My, you must have dropped all your old acquaintances if no one ever told
you that! Why, father came in for a couple of thousand pounds! I thought
I'd make you stare. Guess who from?"
"I give it up," said Esther.
"Thank you. It was never yours to give," said Leonard, laughing jovially
at his wit. "Old Steinwein--you remember his death. It was in all the
papers; the eccentric old buffer, who was touched in the upper story,
and used to give so much time and money to Jewish affairs, setting up
lazy old rabbis in Jerusalem to shake themselves over their Talmuds. You
remember his gifts to the poor--six shillings sevenpence each because he
was seventy-nine years old and all that. Well, he used to send the
pater a basket of fruit every _Yomtov_. But he used to do that to every
Rabbi, all around, and my old man had not the least idea he was the
object of special regard till the old chap pegged out. Ah, there's
nothing like Torah, after all."
"You don't know what you may have lost through not becoming a minister,"
suggested Esther slily.
"Ah, but I know what I've gained. Do you think I could stand having my
hands and feet tied with phylacteries?" asked Leonard, becoming vividly
metaphoric in the intensity of his repugnance to the galling bonds of
orthodoxy. "Now, I do as I like, go where I please, eat what I please.
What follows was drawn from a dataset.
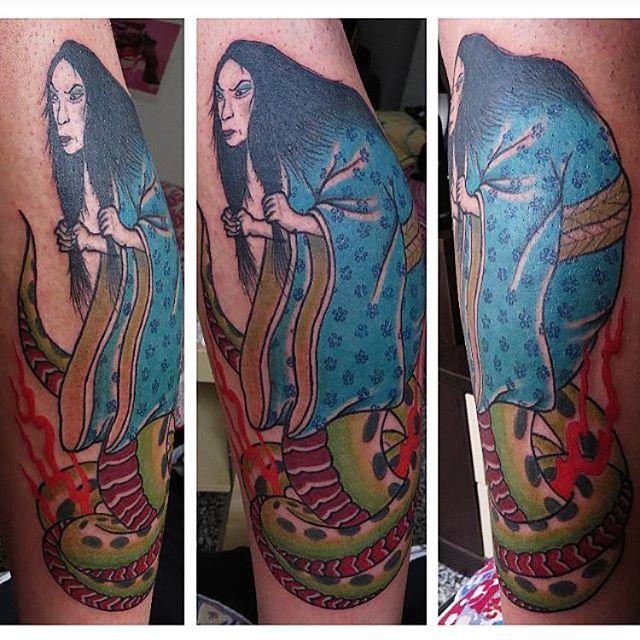 Desenhos de tatuagens bem divertidas (Foto: Ilustração)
Just fancy not being able to join fellows at supper, because you mustn't
eat oysters or steak? Might as well go into a monastery at once. All
very well in ancient Jerusalem, where everybody was rowing in the same
boat. Have you ever tasted pork, Esther?"
"No," said Esther, with a faint smile.
"I have," said Leonard. "I don't say it to boast, but I have had it
times without number. I didn't like it the first time--thought it would
choke me, you know, but that soon wears off. Now I breakfast off ham and
eggs regularly. I go the whole hog, you see. Ha! ha! ha!"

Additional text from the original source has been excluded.